Patrick Godwin
Patrick Godwin
Patrick Godwin is farm
manager for the 930ha
(2300 acre) Lee Farm
Partnership, Angmering
Estate, West Sussex. Soils
are chalk-based with
combinable winter and
spring crops occupying
525ha (1300 acres)
THE combine and the hay tedder are both working as I write but the old adage that an English Summer consists of two fine days and a thunderstorm seems to fit the current forecasts.
I remember something from my O Level geography syllabus about the interaction between the Gulf Stream and the Azores High. Warm currents of the Gulf Stream bring warm moist air from the gulf of Mexico across the Atlantic giving us the traditional stream of Atlantic depressions, the lows that mean wet and often windy weather. However, in summer, the Azores High, a large high pressure system sitting over that tiny Atlantic outcrop traditionally pushes north to give us the fine weather we all remember.
Well, this year it hasnt happened. We have no Azores High and consequently no settled weather. You can blame whatever you like, El Nino, La Nina, or global warming, but the net effect is not good for my stress levels.
Over the past year some of my articles have bemoaned the Courage winter oilseed rape. Last weekend, in glorious warm weather, it yielded a respectable 3.6t/ha (29cwt/acre), above our budget of 3.2t/ha and a very pleasing result off this light land.
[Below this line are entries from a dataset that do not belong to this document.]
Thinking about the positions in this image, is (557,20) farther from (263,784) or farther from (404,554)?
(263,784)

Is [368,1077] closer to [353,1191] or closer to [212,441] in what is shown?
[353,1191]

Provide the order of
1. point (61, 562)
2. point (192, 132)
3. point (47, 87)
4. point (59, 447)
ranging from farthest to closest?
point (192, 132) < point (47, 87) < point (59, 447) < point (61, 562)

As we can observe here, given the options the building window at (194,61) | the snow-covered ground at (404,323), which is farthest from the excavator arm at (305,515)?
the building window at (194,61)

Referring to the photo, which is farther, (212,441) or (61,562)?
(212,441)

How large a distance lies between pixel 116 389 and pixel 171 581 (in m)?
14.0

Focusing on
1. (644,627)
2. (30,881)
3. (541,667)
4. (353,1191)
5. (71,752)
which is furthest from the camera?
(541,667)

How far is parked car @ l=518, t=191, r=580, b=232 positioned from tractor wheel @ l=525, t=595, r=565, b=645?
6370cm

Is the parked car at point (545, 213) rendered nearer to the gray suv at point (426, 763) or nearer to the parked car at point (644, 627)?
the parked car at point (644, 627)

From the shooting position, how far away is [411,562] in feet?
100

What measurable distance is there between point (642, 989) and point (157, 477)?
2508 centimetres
It was also easy to harvest following 3 litres/ha of glyphosate a fortnight earlier.
The next crop on the list is organic conversion triticale. The yields for this will be most interesting as we have done nothing at all to it since drilling last autumn. Triticale is a very robust crop and has not suffered from any disease of note, keeping most of its green leaf area until it ripened naturally. It could be a close run thing between organic conversion spring wheat and triticale as to which tops the gross margin league table at the end of the year. I am not just talking about in-conversion crops, but across all our cereals conventional or in-conversion. *
Spring wheat and triticale, both in conversion to organic, could top the gross margin table on the Angmering Estate, reckons farm manager Patrick Godwin.